The critical point here is that biophysical approaches to economics warn of the tyranny of the second law of thermodynamics: energy and matter will tend to entropy (disorder). From a neoclassical perspective, this, translates into increased scarcity and an upwardly sloping supply curve that moves continually to the left. This contrasts starkly with the neoclassical cornucopian paradigm that as technology advances the supply curve moves inexorably to the right.
Put bluntly, the peak resource advocates see stuff getting progressively more scarce and thus more expensive; traditional neoclassical economists see stuff getting ever more accessible (through the magic of technology) and thus cheaper.

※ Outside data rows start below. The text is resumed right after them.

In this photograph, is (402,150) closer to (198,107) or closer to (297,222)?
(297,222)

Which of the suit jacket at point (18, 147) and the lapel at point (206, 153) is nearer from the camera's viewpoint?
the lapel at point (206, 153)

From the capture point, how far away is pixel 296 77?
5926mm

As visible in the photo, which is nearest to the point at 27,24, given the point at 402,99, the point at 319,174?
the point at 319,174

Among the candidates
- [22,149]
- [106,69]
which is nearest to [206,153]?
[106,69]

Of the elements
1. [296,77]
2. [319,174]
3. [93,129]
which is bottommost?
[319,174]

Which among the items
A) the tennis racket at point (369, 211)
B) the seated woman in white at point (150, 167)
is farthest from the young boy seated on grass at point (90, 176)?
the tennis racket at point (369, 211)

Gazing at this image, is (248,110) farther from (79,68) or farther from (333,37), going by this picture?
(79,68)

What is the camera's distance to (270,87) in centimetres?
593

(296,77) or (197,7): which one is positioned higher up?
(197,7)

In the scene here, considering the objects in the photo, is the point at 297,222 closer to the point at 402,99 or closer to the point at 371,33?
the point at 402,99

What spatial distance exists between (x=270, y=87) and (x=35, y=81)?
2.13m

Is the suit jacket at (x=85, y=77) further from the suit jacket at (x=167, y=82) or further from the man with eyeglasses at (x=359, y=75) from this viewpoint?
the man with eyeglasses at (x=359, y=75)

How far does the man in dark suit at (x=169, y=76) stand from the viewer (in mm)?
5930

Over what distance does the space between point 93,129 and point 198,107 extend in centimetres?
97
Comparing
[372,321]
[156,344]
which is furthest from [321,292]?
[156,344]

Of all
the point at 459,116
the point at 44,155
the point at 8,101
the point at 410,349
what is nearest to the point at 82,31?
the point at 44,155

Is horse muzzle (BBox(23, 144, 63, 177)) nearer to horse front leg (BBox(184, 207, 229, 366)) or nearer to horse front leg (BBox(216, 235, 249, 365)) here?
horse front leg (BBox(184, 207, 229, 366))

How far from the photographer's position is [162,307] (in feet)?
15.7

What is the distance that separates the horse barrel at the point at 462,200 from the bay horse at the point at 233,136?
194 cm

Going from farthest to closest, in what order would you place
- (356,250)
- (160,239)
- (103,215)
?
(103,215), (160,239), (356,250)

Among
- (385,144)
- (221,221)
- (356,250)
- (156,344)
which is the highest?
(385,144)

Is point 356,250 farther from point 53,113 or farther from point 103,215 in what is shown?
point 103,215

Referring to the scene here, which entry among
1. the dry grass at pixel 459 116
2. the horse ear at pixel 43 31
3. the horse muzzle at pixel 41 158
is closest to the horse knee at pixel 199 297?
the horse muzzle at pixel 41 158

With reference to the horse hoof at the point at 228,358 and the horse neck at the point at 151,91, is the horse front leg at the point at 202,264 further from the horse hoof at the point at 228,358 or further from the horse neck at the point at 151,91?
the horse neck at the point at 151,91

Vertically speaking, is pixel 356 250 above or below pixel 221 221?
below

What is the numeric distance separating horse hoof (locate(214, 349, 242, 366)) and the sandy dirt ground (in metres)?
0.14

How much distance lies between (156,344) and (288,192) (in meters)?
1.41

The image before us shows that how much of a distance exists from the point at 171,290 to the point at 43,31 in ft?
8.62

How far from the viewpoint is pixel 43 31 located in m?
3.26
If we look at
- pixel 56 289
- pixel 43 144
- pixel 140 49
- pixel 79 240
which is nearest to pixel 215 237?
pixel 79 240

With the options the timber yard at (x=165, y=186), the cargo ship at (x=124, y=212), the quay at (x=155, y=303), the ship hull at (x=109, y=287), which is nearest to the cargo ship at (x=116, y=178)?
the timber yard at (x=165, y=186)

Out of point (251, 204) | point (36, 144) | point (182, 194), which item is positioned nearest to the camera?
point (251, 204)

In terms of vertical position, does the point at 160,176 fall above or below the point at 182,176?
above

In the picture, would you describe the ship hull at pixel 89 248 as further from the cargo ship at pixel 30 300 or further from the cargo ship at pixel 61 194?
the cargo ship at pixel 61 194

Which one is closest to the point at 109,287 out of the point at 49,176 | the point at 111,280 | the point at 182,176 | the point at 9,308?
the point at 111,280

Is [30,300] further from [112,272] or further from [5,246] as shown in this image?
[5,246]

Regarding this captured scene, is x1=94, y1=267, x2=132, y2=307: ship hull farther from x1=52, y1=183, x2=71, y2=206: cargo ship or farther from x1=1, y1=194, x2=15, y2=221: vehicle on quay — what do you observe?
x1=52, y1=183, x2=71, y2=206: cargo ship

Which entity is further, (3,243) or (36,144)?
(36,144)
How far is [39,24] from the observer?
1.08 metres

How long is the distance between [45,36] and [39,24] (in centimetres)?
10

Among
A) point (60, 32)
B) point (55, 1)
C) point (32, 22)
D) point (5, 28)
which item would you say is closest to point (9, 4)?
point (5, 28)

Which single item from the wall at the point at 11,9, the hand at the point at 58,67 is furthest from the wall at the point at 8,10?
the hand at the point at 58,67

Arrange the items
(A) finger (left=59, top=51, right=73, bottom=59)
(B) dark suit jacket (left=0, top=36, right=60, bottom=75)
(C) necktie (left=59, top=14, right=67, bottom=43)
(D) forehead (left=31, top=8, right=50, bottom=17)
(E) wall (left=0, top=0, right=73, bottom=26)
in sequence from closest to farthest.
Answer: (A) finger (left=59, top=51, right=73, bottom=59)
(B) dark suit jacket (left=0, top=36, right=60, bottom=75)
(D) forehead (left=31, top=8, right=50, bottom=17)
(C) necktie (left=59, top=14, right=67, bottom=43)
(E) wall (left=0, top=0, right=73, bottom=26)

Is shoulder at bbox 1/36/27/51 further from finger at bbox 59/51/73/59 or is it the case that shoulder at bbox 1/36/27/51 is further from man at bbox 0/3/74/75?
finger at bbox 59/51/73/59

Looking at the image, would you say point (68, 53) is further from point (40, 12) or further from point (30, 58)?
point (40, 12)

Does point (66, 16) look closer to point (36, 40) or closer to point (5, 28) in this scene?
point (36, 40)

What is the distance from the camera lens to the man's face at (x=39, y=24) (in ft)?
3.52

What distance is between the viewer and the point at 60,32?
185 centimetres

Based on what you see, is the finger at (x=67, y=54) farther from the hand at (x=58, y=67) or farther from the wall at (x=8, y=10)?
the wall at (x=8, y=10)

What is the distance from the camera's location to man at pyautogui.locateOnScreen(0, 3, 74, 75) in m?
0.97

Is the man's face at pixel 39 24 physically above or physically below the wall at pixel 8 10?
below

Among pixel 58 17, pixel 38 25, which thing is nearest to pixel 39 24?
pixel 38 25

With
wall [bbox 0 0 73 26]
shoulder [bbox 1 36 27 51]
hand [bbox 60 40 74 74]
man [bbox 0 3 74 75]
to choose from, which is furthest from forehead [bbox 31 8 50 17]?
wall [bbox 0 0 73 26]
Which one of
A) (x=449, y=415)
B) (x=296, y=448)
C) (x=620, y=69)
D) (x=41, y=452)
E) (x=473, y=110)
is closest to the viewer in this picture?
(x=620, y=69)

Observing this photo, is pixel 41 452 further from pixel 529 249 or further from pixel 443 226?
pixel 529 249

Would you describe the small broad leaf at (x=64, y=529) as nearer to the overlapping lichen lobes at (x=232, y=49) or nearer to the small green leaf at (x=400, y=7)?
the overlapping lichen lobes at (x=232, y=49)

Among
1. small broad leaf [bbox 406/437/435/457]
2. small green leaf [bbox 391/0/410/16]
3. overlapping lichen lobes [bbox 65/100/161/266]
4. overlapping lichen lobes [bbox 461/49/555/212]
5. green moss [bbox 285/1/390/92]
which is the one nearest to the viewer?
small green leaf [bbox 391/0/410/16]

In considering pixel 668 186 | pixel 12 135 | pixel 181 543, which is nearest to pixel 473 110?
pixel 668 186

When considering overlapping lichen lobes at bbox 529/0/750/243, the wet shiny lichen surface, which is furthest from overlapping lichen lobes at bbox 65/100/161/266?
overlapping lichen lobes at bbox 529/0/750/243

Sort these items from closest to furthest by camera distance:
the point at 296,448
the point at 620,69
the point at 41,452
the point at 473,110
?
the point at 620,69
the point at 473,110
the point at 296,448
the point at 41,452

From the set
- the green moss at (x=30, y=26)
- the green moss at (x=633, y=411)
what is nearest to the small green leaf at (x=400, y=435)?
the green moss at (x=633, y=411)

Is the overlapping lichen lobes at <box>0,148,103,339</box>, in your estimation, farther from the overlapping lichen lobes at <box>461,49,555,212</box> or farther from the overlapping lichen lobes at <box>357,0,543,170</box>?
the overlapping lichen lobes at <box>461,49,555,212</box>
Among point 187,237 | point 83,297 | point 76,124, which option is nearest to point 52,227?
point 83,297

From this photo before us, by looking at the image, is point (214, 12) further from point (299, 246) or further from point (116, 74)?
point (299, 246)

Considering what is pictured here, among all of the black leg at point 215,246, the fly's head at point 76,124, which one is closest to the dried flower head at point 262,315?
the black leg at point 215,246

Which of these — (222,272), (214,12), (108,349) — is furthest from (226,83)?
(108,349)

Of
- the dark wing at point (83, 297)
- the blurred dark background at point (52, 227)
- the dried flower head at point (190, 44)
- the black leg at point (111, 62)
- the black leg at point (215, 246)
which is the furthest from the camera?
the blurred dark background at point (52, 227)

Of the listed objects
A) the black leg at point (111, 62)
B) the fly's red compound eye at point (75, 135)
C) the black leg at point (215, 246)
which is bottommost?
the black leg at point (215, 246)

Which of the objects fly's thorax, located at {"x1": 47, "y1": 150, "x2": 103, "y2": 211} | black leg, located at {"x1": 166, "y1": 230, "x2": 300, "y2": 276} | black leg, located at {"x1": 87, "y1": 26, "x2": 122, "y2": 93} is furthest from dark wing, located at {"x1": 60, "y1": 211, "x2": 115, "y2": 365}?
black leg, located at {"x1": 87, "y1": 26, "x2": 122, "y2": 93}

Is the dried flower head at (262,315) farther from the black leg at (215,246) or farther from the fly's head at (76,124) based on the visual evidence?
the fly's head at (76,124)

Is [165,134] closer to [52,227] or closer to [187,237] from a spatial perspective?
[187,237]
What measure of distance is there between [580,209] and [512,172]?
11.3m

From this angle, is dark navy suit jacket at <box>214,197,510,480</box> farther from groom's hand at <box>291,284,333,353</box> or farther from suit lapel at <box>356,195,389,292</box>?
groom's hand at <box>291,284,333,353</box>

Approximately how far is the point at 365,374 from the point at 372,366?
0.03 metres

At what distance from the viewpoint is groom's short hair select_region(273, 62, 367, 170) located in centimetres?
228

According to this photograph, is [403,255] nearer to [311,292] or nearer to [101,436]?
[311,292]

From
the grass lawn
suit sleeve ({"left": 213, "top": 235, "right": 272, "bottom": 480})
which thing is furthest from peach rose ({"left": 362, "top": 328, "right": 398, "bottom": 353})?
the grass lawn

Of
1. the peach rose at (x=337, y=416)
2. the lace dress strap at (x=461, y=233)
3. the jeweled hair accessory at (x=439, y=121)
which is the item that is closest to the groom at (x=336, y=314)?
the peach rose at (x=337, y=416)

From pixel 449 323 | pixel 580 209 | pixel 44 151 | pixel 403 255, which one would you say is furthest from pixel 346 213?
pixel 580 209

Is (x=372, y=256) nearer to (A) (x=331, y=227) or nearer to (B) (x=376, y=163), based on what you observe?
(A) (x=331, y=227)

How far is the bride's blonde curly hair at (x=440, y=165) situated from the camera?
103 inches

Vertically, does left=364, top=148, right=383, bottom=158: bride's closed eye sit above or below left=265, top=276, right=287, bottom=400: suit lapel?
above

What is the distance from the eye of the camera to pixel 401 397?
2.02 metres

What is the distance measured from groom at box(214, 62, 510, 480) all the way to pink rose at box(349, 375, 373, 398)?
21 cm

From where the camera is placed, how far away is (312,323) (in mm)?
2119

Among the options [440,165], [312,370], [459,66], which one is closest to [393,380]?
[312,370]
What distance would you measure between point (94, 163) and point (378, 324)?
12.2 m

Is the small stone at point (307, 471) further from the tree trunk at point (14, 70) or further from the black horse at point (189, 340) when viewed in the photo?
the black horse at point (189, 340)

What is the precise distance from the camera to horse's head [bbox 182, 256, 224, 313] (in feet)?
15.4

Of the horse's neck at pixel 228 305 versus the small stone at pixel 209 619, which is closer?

And so back to oil. A strong proponent of the magic of markets and technology over the years has been Daniel Yergin the cofounder of Cambridge Energy Research Associates and the author of a number of highly influential books on the oil industry, the most recent of which—”The Quest”—was a mainstay of my Christmas reading. If you don’t want to read the book, then I recommend an Op-Ed piece he wrote for the Wall Street Journal here.
The article, again, is built around a straw man, in this particular case the ideas of the earth scientist Marion King Hubbert, the father of Peak Oil:
Hubbert insisted that price didn’t matter. Economics—the forces of supply and demand—were, he maintained, irrelevant to the finite physical cache of oil in the earth. But why would price—with all the messages that it sends to people about allocating resources and developing new technologies—apply in so many other realms but not in oil and gas production? Activity goes up when prices go up; activity goes down when prices go down. Higher prices stimulate innovation and encourage people to figure out ingenious new ways to increase supply.
Hubbert is certainly a towering figure in the Peak Oil movement, and Campbell and Leherrere likely built on his intellectual foundations. But schools of thought (at least good ones) evolve, and it is no different with the advocates of peak oil. Thus, if one is to criticise Campbell, it cannot be because he ignores price (even though M. King Hubbert certainly held the market system in little esteem).
If one reads Daniel Yergin after reading the Campbell and Laherrere article, what jumps out at me is how little new is in “The Quest”, despite 12 years elapsing between the two publications. (Is that why Yergin had to reach back decades earlier for his straw man?) For example, Campbell and Laherrere recognised that technology is having an impact:
A second common rejoinder is that new technologies have steadily increased the fraction of oil that can be recovered from fields in a basin—the so-called recovery factor. In the 1960s oil companies assumed as a rule of thumb that only 30 percent of the oil in a field was typically recoverable; now they bank on an average of 40 or 50 percent. That progress will continue and will extend global reserves for many years to come, the argument runs.
Theoretically, these unconventional oil reserves could quench the world’s thirst for liquid fuels as conventional oil passes its prime. But the industry will be hard-pressed for the time and money needed to ramp up production of unconventional oil quickly enough.
If advanced methods of producing liquid fuels from natural gas can be made profitable and scaled up quickly, gas could become the next source of transportation fuel.